EXERCISE DESCRIPTION:
Copy the rows verbatim, beginning with the line that contains "What is the distance spanning" and continuing through the end of the rows. Omit the pictures.

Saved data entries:
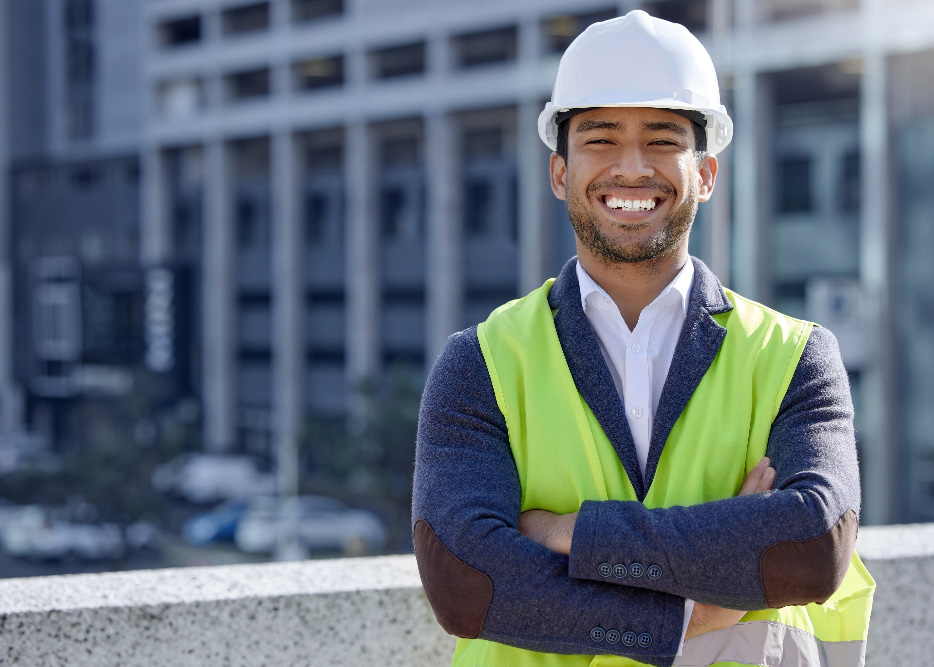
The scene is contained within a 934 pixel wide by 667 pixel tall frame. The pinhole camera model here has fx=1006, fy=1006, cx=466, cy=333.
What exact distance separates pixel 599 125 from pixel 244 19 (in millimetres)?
38507

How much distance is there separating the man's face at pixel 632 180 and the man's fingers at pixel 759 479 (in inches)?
14.9

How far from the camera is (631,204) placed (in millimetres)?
1635

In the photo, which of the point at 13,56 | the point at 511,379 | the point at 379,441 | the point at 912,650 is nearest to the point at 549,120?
the point at 511,379

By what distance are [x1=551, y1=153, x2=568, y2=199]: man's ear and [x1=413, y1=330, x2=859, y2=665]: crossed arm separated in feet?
1.39

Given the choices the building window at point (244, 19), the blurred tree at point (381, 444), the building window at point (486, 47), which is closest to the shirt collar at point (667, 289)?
the blurred tree at point (381, 444)

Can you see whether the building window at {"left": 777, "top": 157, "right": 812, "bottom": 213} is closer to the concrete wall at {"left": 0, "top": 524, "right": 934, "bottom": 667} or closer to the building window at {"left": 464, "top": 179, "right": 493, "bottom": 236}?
the building window at {"left": 464, "top": 179, "right": 493, "bottom": 236}

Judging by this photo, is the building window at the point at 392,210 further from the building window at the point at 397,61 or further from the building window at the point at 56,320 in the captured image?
the building window at the point at 56,320

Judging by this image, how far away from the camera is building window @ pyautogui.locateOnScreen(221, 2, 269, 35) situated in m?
37.0

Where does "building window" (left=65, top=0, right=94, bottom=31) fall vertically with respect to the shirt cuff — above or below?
above

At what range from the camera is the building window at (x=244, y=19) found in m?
37.0

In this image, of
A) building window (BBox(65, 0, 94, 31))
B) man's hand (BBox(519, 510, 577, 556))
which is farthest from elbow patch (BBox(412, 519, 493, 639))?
building window (BBox(65, 0, 94, 31))

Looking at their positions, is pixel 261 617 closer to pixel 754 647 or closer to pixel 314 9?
pixel 754 647

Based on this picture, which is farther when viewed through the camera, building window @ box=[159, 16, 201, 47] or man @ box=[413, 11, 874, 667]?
building window @ box=[159, 16, 201, 47]

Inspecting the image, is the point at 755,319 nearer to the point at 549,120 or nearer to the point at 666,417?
the point at 666,417
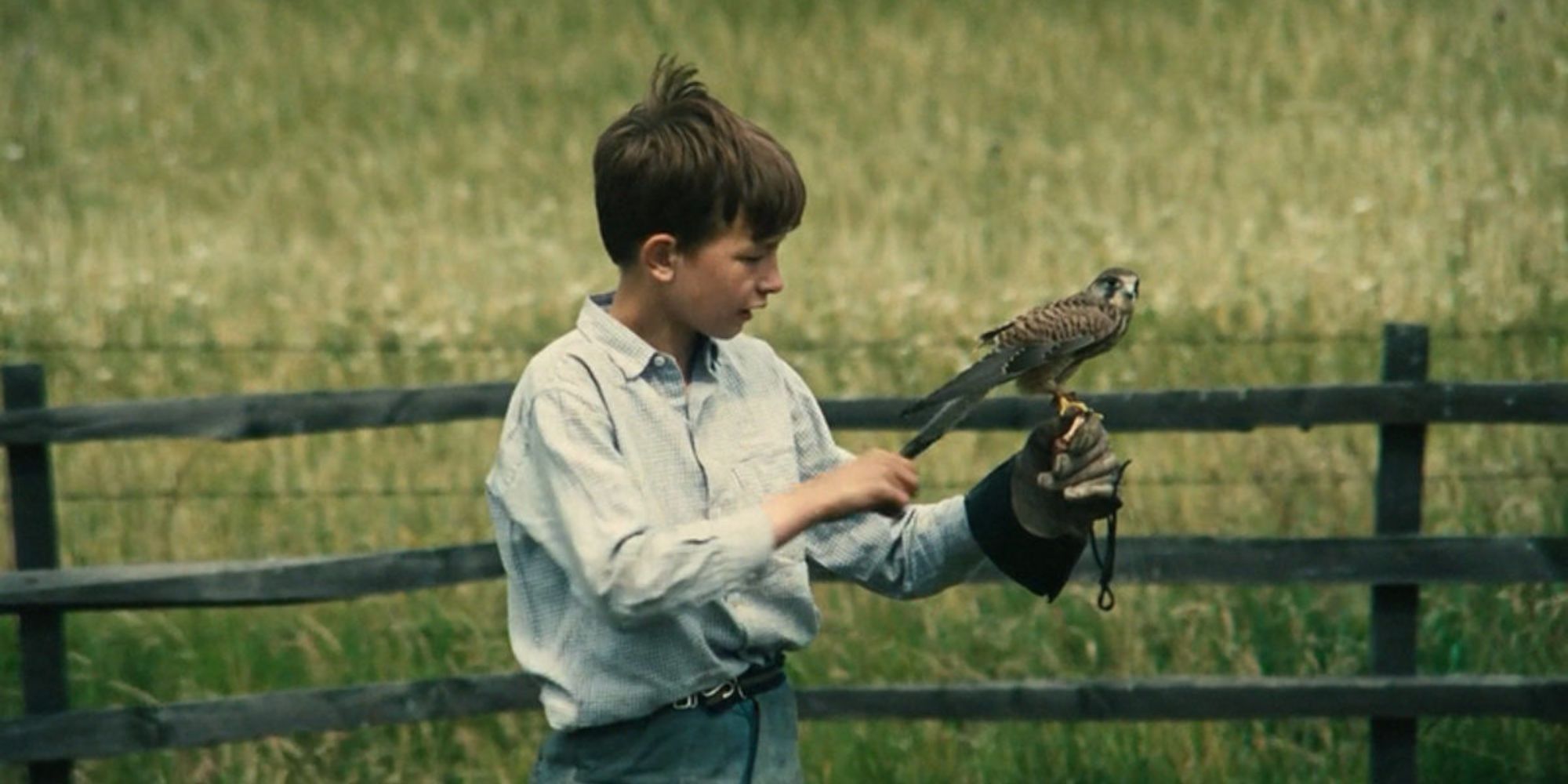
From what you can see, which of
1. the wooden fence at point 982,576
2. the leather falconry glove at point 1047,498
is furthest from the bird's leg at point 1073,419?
the wooden fence at point 982,576

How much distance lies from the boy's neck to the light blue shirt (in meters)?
0.03

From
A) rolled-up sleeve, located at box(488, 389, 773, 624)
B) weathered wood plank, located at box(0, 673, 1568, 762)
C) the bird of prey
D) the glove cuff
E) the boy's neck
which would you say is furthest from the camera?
weathered wood plank, located at box(0, 673, 1568, 762)

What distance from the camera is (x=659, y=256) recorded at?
3.89 metres

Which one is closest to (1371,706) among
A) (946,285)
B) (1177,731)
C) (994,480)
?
A: (1177,731)

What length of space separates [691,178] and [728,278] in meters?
0.16

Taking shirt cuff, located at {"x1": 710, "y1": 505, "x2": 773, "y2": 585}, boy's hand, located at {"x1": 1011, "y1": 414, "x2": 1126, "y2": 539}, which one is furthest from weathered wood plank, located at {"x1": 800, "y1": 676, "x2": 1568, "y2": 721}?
shirt cuff, located at {"x1": 710, "y1": 505, "x2": 773, "y2": 585}

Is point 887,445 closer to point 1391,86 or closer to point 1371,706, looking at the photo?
point 1371,706

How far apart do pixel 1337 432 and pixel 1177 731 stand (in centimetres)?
273

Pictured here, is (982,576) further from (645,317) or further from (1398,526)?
(645,317)

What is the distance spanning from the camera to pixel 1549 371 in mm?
10039

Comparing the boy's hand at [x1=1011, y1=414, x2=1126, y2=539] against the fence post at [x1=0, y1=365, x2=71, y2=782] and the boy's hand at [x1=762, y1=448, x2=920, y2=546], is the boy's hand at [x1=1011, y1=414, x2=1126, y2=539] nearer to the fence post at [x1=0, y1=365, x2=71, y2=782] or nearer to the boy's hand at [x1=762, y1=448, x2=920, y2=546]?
the boy's hand at [x1=762, y1=448, x2=920, y2=546]

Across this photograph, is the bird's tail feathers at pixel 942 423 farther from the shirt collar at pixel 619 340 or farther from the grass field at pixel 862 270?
the grass field at pixel 862 270

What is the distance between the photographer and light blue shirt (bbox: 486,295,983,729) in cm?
365

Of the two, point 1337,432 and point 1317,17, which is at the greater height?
point 1317,17
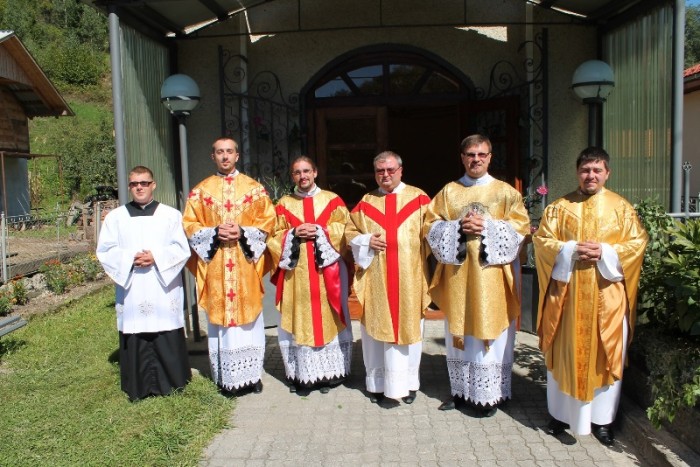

RESULT OF THIS TASK:
What is the distance spanning from the camera to pixel 1549 371 in mm?
10039

Comparing the boy's hand at [x1=1011, y1=414, x2=1126, y2=539] against the fence post at [x1=0, y1=365, x2=71, y2=782] and the boy's hand at [x1=762, y1=448, x2=920, y2=546], is the boy's hand at [x1=1011, y1=414, x2=1126, y2=539] nearer to the fence post at [x1=0, y1=365, x2=71, y2=782] or nearer to the boy's hand at [x1=762, y1=448, x2=920, y2=546]?
the boy's hand at [x1=762, y1=448, x2=920, y2=546]

Across this photograph, is the bird's tail feathers at pixel 942 423 farther from the shirt collar at pixel 619 340 or farther from the grass field at pixel 862 270?
the grass field at pixel 862 270

What is the distance between the photographer and light blue shirt (bbox: 486,295,983,729) in cm?
365

Of the two, point 1337,432 and point 1317,17, which is at the greater height?
point 1317,17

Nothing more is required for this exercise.